- [PROBLEM]:
Needed from the data below: every line from the one with "Rynna Marble Cake" up to and including the one with "EU Commissioner for", repeated exactly and with nothing else.

>>>>

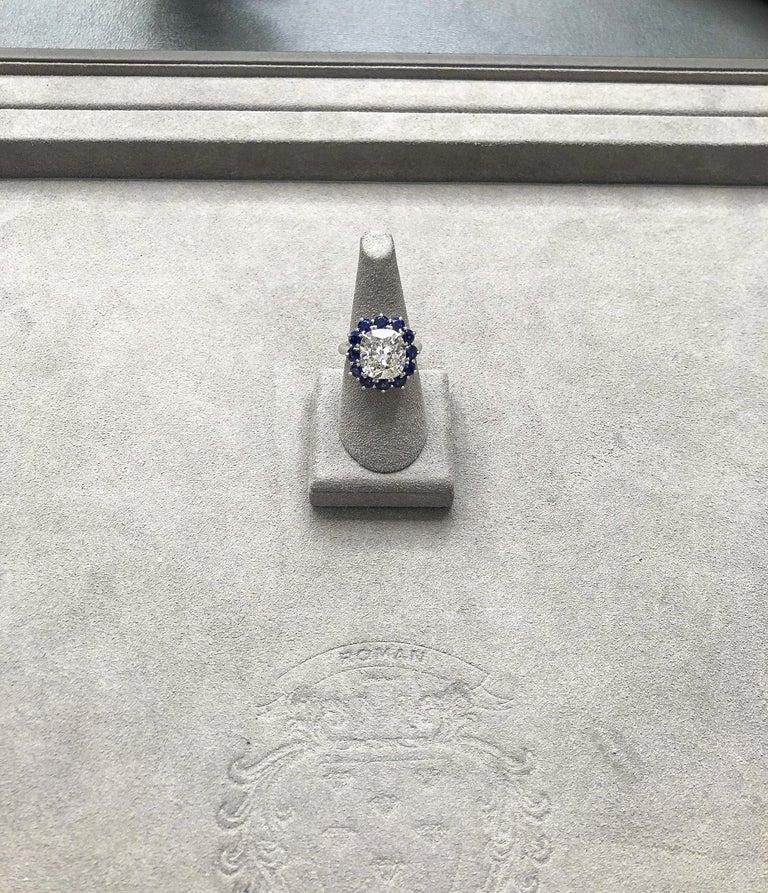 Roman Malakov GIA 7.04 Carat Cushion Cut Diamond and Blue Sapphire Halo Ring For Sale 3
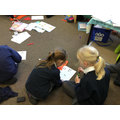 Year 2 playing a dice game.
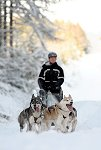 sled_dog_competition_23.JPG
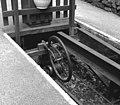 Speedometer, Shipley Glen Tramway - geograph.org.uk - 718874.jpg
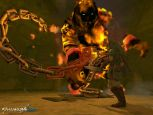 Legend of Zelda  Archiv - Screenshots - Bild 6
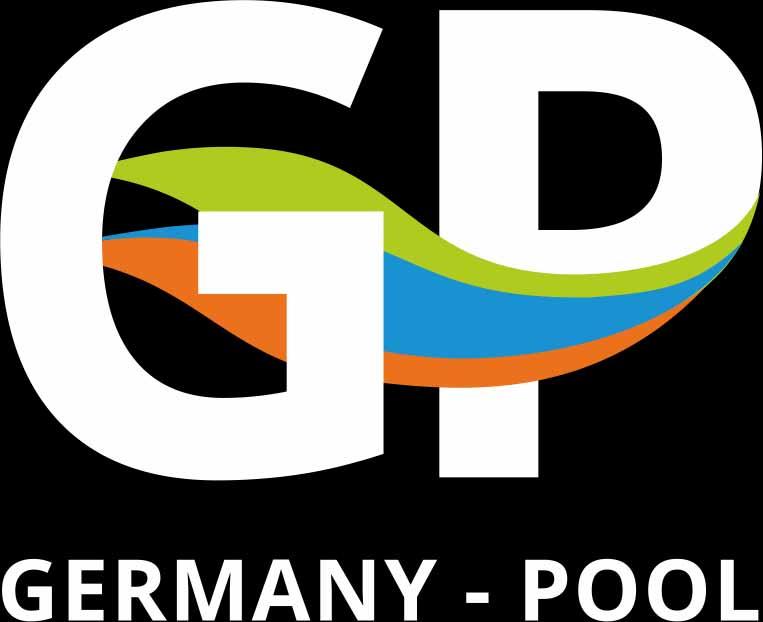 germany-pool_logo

<<<<
>>>>

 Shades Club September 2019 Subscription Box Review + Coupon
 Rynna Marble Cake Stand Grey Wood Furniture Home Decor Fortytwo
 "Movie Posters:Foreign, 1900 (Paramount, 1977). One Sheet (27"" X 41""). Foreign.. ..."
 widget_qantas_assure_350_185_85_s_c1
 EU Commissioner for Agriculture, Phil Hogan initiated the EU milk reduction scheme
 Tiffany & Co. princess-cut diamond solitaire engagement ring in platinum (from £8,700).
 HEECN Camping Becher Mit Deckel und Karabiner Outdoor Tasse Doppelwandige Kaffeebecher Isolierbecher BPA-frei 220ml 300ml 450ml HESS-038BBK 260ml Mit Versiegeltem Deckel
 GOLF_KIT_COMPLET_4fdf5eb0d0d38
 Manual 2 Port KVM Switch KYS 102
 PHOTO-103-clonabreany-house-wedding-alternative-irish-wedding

<<<<

- [SOLUTION]:
 Rynna Marble Cake Stand Grey Wood Furniture Home Decor Fortytwo
 "Movie Posters:Foreign, 1900 (Paramount, 1977). One Sheet (27"" X 41""). Foreign.. ..."
 widget_qantas_assure_350_185_85_s_c1
 EU Commissioner for Agriculture, Phil Hogan initiated the EU milk reduction scheme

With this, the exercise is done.